I don’t think I can be overly dramatic when describing this. Someone who hasn’t been there may roll their eyes and attribute addiction to a lack of willpower, irresponsibility, selfishness, etc., but to those who have felt that monster invade their heart, mind, and soul, there is no doubt about it’s realness and power.
For reasons I can only speculate on, God has relieved much of my personal suffering when I comes to addiction, save these nasty cigarettes (though we are working on that). I bare the scars from it an so does my family. I am stronger because of my experiences and pray that God will redeem them now that he has selected me as his own.

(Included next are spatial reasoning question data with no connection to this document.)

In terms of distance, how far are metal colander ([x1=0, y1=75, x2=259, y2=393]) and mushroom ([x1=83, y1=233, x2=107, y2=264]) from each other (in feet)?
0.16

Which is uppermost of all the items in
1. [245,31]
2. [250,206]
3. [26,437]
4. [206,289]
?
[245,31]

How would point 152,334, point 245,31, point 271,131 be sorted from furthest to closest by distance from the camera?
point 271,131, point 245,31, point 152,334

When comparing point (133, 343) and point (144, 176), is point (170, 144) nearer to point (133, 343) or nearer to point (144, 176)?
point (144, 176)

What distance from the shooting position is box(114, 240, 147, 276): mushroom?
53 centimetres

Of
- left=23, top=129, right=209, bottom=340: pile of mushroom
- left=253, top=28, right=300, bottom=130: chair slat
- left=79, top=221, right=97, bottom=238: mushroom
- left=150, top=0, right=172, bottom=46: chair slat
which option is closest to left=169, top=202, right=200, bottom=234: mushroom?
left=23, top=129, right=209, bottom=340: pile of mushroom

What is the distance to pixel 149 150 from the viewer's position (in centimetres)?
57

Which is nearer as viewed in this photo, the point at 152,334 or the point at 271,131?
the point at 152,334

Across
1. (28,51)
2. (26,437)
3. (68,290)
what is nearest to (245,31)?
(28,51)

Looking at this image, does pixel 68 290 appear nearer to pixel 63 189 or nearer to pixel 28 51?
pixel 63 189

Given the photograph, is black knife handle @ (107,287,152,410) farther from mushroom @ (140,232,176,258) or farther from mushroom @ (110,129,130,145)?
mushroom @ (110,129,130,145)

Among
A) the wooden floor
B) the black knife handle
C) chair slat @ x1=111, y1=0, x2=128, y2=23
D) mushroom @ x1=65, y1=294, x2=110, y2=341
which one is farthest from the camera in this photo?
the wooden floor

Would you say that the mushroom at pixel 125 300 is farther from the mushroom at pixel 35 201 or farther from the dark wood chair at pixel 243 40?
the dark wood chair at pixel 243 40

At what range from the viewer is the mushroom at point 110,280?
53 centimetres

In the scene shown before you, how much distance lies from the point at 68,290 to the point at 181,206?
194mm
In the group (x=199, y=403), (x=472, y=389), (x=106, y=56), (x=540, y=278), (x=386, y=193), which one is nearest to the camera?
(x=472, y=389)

There is a freedom I enjoy that is not common amongst addicts, and that most in recovery would even argue doesn’t exist. No doubt, I have strict boundaries, but the menace of the everyday battle is mostly gone. I haven’t a clue as to why that is other than it is part of Gods plan to use me in some way. I hope and pray that the reasons are so that I can somehow impact the world inside the realm of addiction as well as outside of it. As of now, I don’t know. All I can do is trust in the omnipotence of God and his plan for eternity.
We all should pray not only for the friends and family of Amy Winehouse, but also for the addicts who still suffer. For the families battling with and for their loved ones, my heart goes out to you. Never give up, never give in. There can be recovery, and it can be a beautiful thing, but it isn’t easy. I pray God will bless you and strengthen you.